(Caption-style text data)
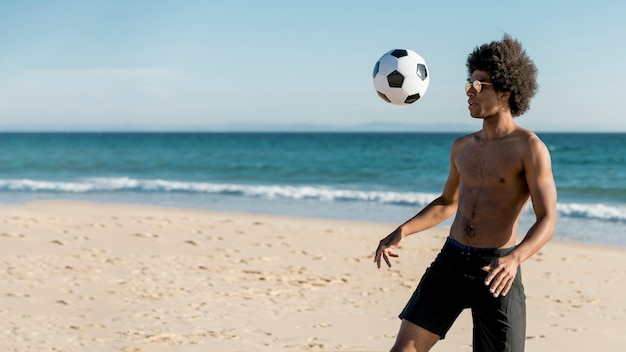 Young african american male playing soccer on seashore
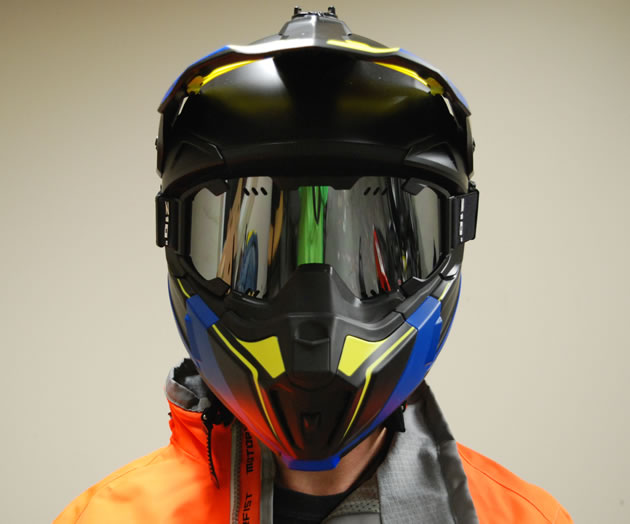A sledder wearing the blue and yellow CKX Titan snowmobile helmet.
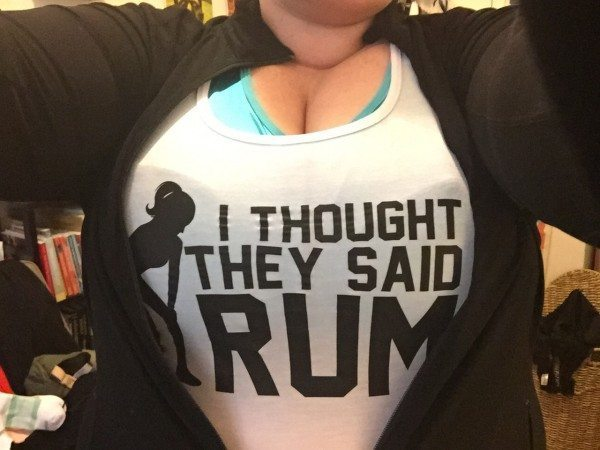 "Picture of a white tank top that says ""I thought they said rum"""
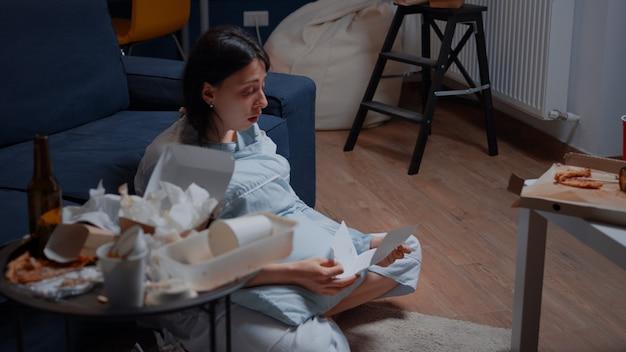 Jeune femme déprimée, désespérée, frustrée, pleurant, lisant une lettre de notification de dette mauvaise fi...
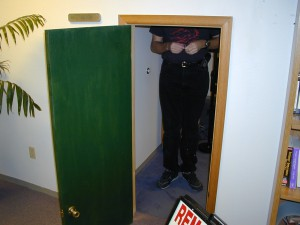 Standing in door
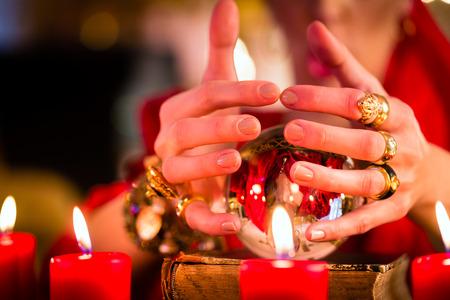 esoterismo: Fortuneteller Mujer o esotérica Oracle, ve en el futuro mirando en su bola de cristal durante una sesión de espiritismo para interpretarlos y para responder a las preguntas Foto de archivo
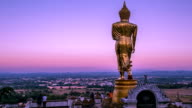 Golden buddha statue standing.(Time Lapse)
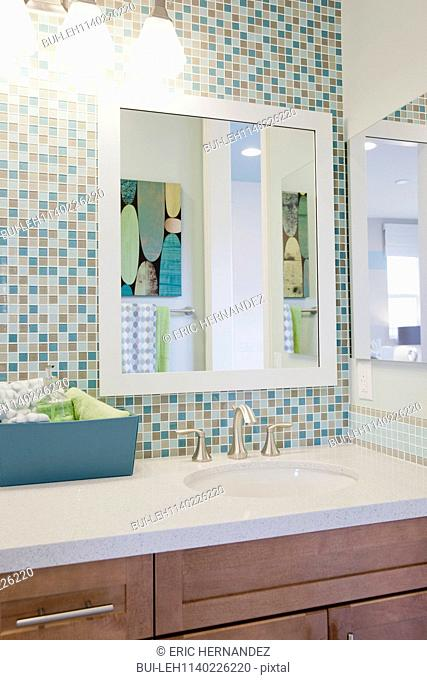 View of taps with mosaic wall and mirror in the bathroom at home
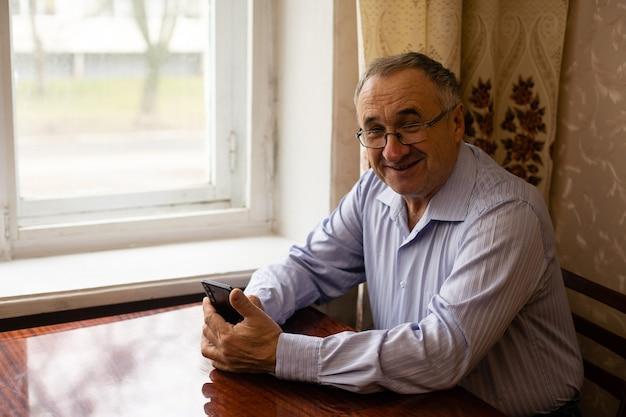 Vieil homme regardant le smartphone pour lire la mise à jour des actualités ou jouer aux applications de réseaux sociaux.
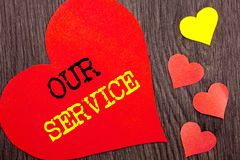Handwriting Announcement text showing Our Service. Concept meaning Customer Marketing Support Help Concept Helping Your Client wri. Tten Heart Love the wooden Stock Photos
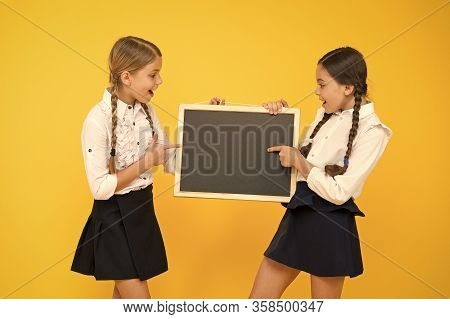 Learning Fun At Lesson. Cute Small Schoolchildren Reciting Lesson At Blackboard On Yellow Background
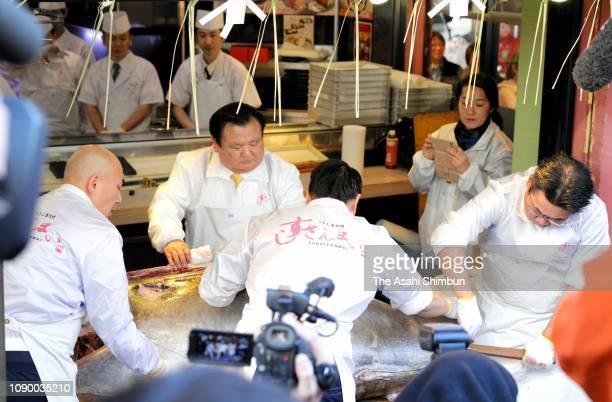 Kiyoshi Kimura president of Kiyomura Corp cuts the bluefin tuna on which he bid a record 3336 million yen at the first tuna auction of the New Year...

◆ What you will do ◆
Every line above is to be given again exactly, apart from the pictures.

◆ Response ◆
 Young african american male playing soccer on seashore
A sledder wearing the blue and yellow CKX Titan snowmobile helmet.
 "Picture of a white tank top that says ""I thought they said rum"""
 Jeune femme déprimée, désespérée, frustrée, pleurant, lisant une lettre de notification de dette mauvaise fi...
 Standing in door
 esoterismo: Fortuneteller Mujer o esotérica Oracle, ve en el futuro mirando en su bola de cristal durante una sesión de espiritismo para interpretarlos y para responder a las preguntas Foto de archivo
 Golden buddha statue standing.(Time Lapse)
 View of taps with mosaic wall and mirror in the bathroom at home
 Vieil homme regardant le smartphone pour lire la mise à jour des actualités ou jouer aux applications de réseaux sociaux.
Handwriting Announcement text showing Our Service. Concept meaning Customer Marketing Support Help Concept Helping Your Client wri. Tten Heart Love the wooden Stock Photos
 Learning Fun At Lesson. Cute Small Schoolchildren Reciting Lesson At Blackboard On Yellow Background
 Kiyoshi Kimura president of Kiyomura Corp cuts the bluefin tuna on which he bid a record 3336 million yen at the first tuna auction of the New Year...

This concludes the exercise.